Brisbane-based health startup Proseek Bio has raised $1.5 million in an oversubscribed seed funding round, with a goal to commercialise its ground-breaking ovarian cancer detection blood test.
With up to 80 per cent of surgeries for suspected ovarian cancer coming back benign, the company says better diagnostics are urgently needed. Proseek Bio’s test aims to support earlier and more precise clinical decision-making, while improving referral pathways and cutting unnecessary surgery.
The OC-Triage is a blood test based ovarian cancer detection test, that identifies specific glycoproteins that indicate a future likelihood of ovarian cancer. It has the potential to change how women are triaged for diagnostic surgery.
Founded by Michelle Hill, Proseek Bio says it has future applications that extend beyond ovarian cancer, to issues like endometriosis triage and other women’s health diagnostics.

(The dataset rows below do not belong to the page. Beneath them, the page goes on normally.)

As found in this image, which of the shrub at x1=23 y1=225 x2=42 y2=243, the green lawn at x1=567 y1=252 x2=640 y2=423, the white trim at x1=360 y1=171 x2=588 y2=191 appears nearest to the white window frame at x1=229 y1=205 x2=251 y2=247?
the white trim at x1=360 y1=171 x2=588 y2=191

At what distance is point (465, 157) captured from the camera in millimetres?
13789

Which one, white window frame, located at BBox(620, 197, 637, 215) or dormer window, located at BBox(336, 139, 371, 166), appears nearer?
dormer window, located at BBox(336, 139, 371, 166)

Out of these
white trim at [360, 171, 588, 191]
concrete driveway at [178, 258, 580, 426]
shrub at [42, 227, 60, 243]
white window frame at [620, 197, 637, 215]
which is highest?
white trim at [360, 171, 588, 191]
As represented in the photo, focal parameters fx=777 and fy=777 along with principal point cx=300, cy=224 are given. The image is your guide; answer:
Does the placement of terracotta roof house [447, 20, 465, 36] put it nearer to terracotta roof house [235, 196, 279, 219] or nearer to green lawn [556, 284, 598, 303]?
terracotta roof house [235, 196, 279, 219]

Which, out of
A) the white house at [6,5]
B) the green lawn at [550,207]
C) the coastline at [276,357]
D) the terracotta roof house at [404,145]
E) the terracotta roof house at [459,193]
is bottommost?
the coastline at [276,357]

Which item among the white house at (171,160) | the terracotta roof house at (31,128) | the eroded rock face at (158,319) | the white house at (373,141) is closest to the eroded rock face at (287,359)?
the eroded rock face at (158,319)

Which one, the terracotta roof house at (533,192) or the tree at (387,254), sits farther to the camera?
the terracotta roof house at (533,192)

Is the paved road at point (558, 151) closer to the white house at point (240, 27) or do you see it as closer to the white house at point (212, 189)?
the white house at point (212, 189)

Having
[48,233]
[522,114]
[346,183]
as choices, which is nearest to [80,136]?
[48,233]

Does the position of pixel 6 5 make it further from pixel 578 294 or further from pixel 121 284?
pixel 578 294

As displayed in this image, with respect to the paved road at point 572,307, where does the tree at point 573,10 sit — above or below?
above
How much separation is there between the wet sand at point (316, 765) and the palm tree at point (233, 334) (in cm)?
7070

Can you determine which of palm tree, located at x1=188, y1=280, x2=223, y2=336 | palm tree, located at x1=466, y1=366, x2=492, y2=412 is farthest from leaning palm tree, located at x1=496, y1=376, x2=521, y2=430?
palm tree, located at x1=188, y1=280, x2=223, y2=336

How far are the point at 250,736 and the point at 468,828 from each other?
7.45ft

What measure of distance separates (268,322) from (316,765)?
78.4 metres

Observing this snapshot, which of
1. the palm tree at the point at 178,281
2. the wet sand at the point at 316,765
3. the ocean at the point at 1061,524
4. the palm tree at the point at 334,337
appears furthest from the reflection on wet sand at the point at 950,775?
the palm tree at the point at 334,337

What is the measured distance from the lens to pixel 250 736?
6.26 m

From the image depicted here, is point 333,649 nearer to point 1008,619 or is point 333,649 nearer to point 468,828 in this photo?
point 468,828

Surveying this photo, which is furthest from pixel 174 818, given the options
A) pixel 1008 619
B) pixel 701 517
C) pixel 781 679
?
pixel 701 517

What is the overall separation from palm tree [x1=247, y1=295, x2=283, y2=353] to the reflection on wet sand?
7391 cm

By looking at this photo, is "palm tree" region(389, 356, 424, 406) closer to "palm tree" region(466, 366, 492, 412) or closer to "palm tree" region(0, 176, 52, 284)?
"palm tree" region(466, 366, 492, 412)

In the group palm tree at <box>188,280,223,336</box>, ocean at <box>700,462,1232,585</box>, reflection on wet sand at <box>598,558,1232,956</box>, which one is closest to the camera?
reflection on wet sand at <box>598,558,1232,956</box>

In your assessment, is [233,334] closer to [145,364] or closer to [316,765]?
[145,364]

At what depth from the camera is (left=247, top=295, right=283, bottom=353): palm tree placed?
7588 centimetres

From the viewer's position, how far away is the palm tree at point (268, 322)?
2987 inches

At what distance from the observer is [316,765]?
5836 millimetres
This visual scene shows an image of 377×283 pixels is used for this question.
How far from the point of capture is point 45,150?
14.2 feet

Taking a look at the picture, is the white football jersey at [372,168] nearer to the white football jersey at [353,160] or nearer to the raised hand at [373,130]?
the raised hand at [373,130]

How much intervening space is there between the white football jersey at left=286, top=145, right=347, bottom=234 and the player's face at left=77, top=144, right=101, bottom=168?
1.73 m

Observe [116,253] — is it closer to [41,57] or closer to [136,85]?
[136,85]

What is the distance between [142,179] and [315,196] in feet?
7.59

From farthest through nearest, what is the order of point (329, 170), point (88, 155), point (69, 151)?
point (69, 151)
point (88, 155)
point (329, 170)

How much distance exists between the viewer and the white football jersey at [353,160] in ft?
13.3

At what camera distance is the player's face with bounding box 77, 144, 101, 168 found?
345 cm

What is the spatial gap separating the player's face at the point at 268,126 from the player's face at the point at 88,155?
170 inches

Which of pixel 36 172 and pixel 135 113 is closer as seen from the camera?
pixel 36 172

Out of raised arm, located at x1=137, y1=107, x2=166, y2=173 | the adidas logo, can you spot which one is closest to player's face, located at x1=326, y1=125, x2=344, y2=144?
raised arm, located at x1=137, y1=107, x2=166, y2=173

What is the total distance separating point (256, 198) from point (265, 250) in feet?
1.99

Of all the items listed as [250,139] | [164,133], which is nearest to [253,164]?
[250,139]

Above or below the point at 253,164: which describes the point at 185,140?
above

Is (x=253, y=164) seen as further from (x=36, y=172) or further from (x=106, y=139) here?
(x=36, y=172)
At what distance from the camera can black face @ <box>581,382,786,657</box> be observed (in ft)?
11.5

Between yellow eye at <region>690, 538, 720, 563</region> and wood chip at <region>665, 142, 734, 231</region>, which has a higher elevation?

“This funding will support the next stage of development for OC-Triage, our blood-based test for ovarian cancer, as we move toward clinical lab deployment and validation,’ Proseek Bio said in a statement on social media.
The company says women’s health has long been framed as “niche” or an “impact category” but in reality it’s one of the most mispriced opportunities in healthcare.
Ovarian cancer is the most lethal gynecological cancers and over 15,000 women in Australia undergo diagnostic surgery for ovarian cancer each year, with many cases diagnosed too late.
The five-year survival rate for ovarian cancer today is the same as the five-year survival rate for all cancers in 1975.
“We’re now seeing that shift: capital is beginning to catch up to the scale of both the clinical need and the commercial potential,” they said.
“OC-Triage is designed to support earlier and more precise clinical decision-making, improving referral pathways and reducing unnecessary or delayed surgery.”
ProSeek Bio says it is now preparing to pursue a Series A raise that will focus on market entry, clinical studies, and regulatory progression.